DOCUMENT TEXT —
'''

HEA8 - Meeting local housing needs
The Plan seeks to ensure that everyone has access to a decent, safe and affordable home, which is suited to their needs, promotes health and is located in a community where they want to live.
The city will ensure that everyone has access to a decent, safe and affordable home, which is suited to their needs, promotes health and is located in a community where they want to live, by:
- Identifying sites and delivering programmes to develop a range of new and affordable homes to rent and buy, this includes:
- Bringing empty homes back into use and converting vacant buildings into new homes where appropriate.
- Enabling older people to promote, secure and sustain their independence in a home appropriate to their needs, including through the provision of housing across all tenures in sustainable locations and through the provision of Disabled Facilities Adaptations. This will include increased provision for retirement accommodation, extra care and residential care housing.
- Enabling the provision of high quality housing for younger people and that considers specialist needs and ensures that young people can live close to their families in Plymouth.
- Bringing forward suitable self build and custom build opportunities to help meet identified needs in the city.
- Increasing choice in housing by greater utilisation of the private rented sector, including new build private sector rented accommodation (Build to Rent).
- Deliver an increased range of specialist housing such as accessible wheelchair accommodation and supported accommodation to meet the needs of the most vulnerable.
- Targeting intervention and resources to improve the standard, quality and management of private sector housing.
- Focusing on the tackling and prevention of homelessness, including rough sleeping, and its wider impact.
- Tackling fuel poverty through supporting supplier switching, fuel debt relief, and community-led energy supply services, and promoting domestic and non-domestic energy efficiency.

'''

GIVEN INFORMATION —
'''

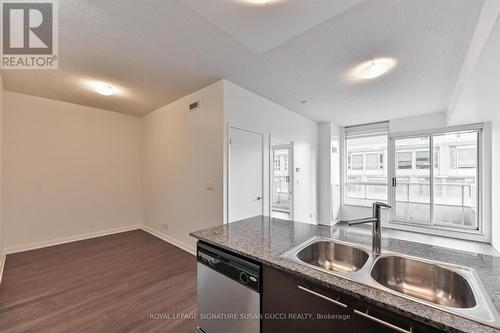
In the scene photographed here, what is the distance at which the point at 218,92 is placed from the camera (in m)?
3.07

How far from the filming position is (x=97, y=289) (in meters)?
2.40

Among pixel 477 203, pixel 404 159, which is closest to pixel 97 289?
pixel 404 159

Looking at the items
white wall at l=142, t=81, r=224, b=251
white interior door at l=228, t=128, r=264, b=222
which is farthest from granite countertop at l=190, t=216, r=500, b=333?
white wall at l=142, t=81, r=224, b=251

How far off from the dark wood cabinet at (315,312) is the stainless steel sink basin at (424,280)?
300mm

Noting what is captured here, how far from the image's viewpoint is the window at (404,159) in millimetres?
5012

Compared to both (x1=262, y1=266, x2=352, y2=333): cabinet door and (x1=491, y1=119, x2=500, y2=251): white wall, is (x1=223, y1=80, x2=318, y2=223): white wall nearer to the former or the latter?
(x1=262, y1=266, x2=352, y2=333): cabinet door

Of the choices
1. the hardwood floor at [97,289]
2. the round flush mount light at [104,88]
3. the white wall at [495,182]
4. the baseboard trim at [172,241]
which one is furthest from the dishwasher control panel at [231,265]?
the white wall at [495,182]

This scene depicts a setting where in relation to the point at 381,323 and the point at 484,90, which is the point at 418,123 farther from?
the point at 381,323

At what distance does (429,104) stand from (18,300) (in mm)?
6762

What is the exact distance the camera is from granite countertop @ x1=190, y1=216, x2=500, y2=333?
0.76 meters

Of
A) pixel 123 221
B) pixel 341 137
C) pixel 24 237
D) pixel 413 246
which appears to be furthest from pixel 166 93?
pixel 341 137

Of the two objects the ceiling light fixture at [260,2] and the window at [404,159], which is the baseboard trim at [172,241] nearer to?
the ceiling light fixture at [260,2]

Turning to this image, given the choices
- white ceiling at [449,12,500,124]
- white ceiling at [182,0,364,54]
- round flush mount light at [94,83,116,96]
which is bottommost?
white ceiling at [449,12,500,124]

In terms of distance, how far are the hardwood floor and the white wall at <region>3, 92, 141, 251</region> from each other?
563 millimetres
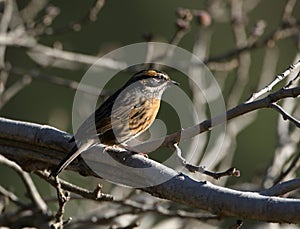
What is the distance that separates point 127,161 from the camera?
3.26 metres

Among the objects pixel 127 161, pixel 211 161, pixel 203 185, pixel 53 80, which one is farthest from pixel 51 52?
pixel 203 185

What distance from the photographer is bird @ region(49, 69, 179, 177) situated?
171 inches

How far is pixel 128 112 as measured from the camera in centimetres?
452

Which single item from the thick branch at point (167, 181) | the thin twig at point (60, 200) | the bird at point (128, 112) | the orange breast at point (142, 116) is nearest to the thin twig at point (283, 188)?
the thick branch at point (167, 181)

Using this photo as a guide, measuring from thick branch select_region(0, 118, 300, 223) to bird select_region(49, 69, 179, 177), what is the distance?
46 cm

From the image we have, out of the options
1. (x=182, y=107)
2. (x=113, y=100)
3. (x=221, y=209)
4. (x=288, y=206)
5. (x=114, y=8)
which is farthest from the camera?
(x=114, y=8)

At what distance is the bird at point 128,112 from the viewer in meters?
4.34

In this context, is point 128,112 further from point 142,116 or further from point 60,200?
point 60,200

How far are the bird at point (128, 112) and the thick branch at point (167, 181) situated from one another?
1.51ft

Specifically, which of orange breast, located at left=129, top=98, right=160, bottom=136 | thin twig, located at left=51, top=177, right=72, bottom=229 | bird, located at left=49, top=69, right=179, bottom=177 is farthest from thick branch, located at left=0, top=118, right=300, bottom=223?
orange breast, located at left=129, top=98, right=160, bottom=136

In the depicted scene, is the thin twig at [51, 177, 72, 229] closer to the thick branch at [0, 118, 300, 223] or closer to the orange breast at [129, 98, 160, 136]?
the thick branch at [0, 118, 300, 223]

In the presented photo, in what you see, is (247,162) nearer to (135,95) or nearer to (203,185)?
(135,95)

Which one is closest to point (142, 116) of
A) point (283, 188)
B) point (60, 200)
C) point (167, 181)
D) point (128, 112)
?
point (128, 112)

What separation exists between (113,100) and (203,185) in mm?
1706
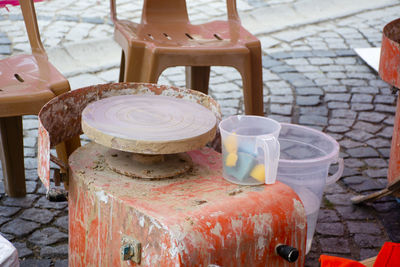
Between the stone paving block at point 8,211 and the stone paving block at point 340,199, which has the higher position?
the stone paving block at point 340,199

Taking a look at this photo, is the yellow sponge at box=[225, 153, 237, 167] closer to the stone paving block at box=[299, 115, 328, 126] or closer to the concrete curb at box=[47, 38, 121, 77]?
the stone paving block at box=[299, 115, 328, 126]

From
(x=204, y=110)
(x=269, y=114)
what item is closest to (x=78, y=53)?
(x=269, y=114)

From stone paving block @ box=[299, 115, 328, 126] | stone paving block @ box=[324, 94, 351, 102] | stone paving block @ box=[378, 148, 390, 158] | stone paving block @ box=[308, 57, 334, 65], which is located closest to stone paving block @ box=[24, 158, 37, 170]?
Answer: stone paving block @ box=[299, 115, 328, 126]

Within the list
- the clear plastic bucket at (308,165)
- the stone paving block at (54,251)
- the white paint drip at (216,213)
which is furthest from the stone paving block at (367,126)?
the white paint drip at (216,213)

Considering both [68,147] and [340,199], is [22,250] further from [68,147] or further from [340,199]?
[340,199]

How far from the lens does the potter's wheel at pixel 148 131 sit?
192 cm

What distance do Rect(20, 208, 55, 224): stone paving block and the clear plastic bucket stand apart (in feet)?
4.23

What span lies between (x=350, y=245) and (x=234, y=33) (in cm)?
143

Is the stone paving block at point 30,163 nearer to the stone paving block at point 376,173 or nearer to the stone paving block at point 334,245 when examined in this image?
the stone paving block at point 334,245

'''

LIST OF TASKS —
(1) In the HEA8 housing policy, what two kinds of specialist housing are named as examples?
(2) Reproduce the part of the HEA8 housing policy that opens with the words containing "- Deliver an" and closes with "the most vulnerable.".
The data plays no part in this work.

RESPONSES —
(1) Accessible wheelchair accommodation and supported accommodation.

(2)
- Deliver an increased range of specialist housing such as accessible wheelchair accommodation and supported accommodation to meet the needs of the most vulnerable.